- _任务要求_:
从磷脂酶D基因工程菌的权利要求节选中逐字抄录一段：以含有“(6)毕赤酵母GS115细胞的转化”的词句开头，到“需的产磷脂酶D的基因工程菌。”为止。

- _节选段落_:
------------------------------

[发明专利]一种产磷脂酶D的基因工程菌及其构建方法与在sdLDL-C检测试剂盒开发中的应用

权利要求书

1.一种产磷脂酶D的基因工程菌，其特征在于，所述基因工程菌包括如SEQ ID NO.2所示的核苷酸序列。

2.一种产磷脂酶D的基因工程菌的构建方法，其特征在于，包括如下步骤：

(1)磷脂酶D基因密码子的优化

选择基因序列如SEQ ID NO.1所示的链霉菌来源的磷脂酶D基因进行密码子优化，得到适合在毕赤酵母中高效表达的基因序列；

(2)磷脂酶D基因糖基化位点分析

将优化过的磷脂酶D基因利用相关软件分析蛋白的糖基化位点；

(3)糖基化位点定点突变及全基因合成

为了消除潜在的被糖基化修饰位点影响，将潜在的糖基化位点的天冬酰胺变为谷氨酰胺，并将密码子优化及糖基化位点改造后的序列进行全基因合成；最终改造后的基因序列如SEQ ID NO.2所示；

(4)初步工程菌的获得

将步骤(3)完成的序列连接在pPIC9K载体上，且基因上下游分别插入NotI和EcoRI酶切位点，接着转化入DH5a菌株获得初步工程菌；

(5)pPIC9K-PLD质粒的抽提

对步骤(4)得到的初步工程菌进行质粒提取，并采用琼脂糖凝胶电泳检测提取质粒的质量，检测合格的pPIC9K-PLD质粒继续用于后续实验；

(6)毕赤酵母GS115细胞的转化

制备毕赤酵母GS115感受态细胞，并将线性化的pPIC9K-PLD和pPIC9K质粒利用电转方法转入GS115酵母感受态细胞；所述线性化pPIC9K-PLD和pPIC9K质粒的获取方法为：选择线性化酶切位点为Stu I，并建立如下酶切反应体系：50μL pPIC9K-PLD/pPIC9K，4μLQuickCut^TMStu I，20μL10×QuickCut^TMbuffer，添加无菌水至200μL；最后，37℃保温1h，琼脂糖凝胶电泳检测是否酶切彻底；

(7)pPIC9K-PLD重组阳性转化子的鉴定

挑取不同的pPIC9K-PLD重组转化子单克隆进行PCR鉴定；将鉴定为阳性的菌株克隆扩大培养，即为目标所需的产磷脂酶D的基因工程菌。

------------------------------

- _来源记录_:
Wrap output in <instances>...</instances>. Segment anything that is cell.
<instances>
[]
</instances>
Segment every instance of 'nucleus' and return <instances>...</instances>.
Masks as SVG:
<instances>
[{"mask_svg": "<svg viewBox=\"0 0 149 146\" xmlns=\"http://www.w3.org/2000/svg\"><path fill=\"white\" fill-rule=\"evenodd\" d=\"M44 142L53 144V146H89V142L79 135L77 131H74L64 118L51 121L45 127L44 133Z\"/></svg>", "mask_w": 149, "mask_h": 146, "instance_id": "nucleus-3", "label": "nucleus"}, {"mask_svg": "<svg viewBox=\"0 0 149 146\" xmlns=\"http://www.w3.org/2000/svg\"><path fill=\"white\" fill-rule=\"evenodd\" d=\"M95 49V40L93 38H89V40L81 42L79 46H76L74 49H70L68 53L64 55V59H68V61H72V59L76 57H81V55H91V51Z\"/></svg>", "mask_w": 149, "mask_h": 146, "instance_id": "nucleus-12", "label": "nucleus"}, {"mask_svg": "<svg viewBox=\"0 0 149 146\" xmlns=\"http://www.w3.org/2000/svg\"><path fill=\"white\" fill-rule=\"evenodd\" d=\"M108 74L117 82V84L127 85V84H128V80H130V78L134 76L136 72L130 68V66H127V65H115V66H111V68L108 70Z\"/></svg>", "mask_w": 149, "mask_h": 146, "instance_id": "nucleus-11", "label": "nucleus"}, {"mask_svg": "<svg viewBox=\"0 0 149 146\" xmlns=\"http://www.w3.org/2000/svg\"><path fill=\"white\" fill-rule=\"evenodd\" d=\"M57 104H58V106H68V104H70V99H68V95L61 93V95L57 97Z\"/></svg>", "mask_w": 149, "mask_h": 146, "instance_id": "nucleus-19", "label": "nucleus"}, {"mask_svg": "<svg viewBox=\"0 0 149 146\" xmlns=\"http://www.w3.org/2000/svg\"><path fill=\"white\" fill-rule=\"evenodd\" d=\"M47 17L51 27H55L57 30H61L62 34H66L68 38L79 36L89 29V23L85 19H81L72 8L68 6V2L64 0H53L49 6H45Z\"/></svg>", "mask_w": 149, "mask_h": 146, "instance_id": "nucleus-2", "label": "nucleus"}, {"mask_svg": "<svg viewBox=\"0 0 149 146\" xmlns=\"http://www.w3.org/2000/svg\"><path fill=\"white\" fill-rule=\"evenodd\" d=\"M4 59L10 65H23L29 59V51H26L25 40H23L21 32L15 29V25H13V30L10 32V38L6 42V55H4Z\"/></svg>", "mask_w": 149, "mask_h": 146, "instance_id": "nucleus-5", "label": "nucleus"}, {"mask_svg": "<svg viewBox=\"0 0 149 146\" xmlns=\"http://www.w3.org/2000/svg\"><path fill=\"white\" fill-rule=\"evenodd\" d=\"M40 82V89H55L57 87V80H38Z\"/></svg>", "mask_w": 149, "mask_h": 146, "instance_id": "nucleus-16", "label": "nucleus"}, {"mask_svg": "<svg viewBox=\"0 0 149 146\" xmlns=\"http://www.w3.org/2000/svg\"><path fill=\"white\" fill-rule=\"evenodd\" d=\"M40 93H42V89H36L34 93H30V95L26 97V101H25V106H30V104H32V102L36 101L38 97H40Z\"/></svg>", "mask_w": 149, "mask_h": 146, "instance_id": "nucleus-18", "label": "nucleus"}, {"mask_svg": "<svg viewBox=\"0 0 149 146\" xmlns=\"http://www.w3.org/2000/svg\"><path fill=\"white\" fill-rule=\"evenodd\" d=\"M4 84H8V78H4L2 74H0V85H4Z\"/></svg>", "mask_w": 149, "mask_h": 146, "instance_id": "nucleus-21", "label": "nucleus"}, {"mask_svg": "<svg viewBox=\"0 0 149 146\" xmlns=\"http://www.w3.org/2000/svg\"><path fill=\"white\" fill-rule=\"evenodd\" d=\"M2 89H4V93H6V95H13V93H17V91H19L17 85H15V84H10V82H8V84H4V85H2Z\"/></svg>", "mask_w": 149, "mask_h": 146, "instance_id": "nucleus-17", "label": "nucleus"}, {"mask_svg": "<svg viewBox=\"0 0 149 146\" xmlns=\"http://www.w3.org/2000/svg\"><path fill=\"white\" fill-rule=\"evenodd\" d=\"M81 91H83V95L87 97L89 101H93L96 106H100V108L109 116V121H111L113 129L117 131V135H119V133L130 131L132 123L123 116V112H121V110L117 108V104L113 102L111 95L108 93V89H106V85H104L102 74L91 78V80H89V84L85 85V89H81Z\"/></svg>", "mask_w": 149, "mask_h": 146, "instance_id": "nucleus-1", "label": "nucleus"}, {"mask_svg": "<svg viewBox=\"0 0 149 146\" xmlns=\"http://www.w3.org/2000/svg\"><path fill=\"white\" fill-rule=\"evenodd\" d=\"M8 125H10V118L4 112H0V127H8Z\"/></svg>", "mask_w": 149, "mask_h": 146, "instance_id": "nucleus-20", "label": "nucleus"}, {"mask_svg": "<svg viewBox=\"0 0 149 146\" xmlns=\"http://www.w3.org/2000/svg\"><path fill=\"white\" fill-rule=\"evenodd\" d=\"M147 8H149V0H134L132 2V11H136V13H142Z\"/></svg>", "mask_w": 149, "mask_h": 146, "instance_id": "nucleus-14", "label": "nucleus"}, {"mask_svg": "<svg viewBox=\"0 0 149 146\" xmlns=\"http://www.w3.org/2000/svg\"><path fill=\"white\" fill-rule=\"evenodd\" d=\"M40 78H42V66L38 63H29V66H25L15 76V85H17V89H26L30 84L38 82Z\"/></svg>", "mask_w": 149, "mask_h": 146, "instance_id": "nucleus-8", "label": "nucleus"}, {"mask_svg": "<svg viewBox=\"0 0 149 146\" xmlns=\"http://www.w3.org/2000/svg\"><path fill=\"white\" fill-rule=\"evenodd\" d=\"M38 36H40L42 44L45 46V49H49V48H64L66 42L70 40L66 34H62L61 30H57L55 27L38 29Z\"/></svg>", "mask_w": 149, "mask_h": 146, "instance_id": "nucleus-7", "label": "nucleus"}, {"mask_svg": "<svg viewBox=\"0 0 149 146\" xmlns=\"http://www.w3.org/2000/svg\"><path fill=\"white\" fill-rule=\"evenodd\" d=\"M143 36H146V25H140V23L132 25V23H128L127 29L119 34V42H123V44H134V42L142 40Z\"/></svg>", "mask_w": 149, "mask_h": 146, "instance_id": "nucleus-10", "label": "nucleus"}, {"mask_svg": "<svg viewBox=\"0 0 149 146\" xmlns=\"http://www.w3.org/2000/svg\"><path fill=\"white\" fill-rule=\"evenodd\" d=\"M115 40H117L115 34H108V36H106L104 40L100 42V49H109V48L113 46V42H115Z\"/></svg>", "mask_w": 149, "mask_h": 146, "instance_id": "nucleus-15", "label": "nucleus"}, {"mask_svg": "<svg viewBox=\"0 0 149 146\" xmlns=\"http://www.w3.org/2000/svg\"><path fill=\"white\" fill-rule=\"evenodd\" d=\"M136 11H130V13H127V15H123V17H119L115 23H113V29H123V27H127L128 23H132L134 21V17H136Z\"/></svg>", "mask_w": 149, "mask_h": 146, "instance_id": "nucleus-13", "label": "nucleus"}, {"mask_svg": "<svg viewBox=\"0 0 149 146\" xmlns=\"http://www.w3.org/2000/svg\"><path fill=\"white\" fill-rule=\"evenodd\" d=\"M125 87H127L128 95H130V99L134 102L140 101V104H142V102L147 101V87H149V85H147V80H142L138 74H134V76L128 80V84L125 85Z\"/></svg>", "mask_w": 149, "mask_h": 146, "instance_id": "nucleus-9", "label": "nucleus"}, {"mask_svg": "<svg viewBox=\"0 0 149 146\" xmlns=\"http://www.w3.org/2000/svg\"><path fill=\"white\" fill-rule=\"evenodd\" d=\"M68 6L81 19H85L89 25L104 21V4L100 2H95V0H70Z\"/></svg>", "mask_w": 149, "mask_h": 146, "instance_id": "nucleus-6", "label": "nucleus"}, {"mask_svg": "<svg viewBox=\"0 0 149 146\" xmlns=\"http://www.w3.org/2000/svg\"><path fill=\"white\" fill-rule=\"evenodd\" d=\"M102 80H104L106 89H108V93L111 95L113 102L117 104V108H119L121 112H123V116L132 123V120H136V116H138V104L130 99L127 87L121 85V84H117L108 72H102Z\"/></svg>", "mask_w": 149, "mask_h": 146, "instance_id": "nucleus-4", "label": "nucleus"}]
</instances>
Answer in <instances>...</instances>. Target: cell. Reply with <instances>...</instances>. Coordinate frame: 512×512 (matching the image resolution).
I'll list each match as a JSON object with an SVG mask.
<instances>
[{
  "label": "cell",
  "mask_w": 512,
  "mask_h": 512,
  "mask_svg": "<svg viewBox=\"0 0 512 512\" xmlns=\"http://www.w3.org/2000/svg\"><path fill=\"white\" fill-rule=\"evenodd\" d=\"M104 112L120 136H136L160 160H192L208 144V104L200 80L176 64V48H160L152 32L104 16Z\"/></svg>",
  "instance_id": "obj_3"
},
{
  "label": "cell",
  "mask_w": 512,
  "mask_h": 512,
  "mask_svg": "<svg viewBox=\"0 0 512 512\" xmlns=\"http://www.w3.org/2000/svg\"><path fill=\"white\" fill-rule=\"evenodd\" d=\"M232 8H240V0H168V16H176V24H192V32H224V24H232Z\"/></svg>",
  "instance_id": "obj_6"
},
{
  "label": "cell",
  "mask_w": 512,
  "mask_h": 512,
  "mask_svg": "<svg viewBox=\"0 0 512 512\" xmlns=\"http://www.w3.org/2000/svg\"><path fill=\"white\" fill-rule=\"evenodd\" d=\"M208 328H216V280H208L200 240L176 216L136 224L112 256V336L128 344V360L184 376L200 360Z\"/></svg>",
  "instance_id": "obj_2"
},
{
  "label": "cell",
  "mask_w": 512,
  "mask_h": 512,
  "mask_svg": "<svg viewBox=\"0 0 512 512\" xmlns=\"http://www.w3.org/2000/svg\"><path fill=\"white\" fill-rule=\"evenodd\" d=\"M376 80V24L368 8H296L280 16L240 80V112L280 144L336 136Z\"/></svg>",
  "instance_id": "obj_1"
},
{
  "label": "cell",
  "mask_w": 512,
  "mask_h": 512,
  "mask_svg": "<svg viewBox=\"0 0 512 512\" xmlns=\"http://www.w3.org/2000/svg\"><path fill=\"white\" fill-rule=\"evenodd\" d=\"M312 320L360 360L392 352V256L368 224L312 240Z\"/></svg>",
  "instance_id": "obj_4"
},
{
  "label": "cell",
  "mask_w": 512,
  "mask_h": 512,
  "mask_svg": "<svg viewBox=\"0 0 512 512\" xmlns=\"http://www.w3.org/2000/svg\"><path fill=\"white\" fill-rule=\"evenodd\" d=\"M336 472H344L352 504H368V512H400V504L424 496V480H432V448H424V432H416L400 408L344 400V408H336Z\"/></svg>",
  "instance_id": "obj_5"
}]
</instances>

------------------------------

- _练习答案_:
(6)毕赤酵母GS115细胞的转化

制备毕赤酵母GS115感受态细胞，并将线性化的pPIC9K-PLD和pPIC9K质粒利用电转方法转入GS115酵母感受态细胞；所述线性化pPIC9K-PLD和pPIC9K质粒的获取方法为：选择线性化酶切位点为Stu I，并建立如下酶切反应体系：50μL pPIC9K-PLD/pPIC9K，4μLQuickCut^TMStu I，20μL10×QuickCut^TMbuffer，添加无菌水至200μL；最后，37℃保温1h，琼脂糖凝胶电泳检测是否酶切彻底；

(7)pPIC9K-PLD重组阳性转化子的鉴定

挑取不同的pPIC9K-PLD重组转化子单克隆进行PCR鉴定；将鉴定为阳性的菌株克隆扩大培养，即为目标所需的产磷脂酶D的基因工程菌。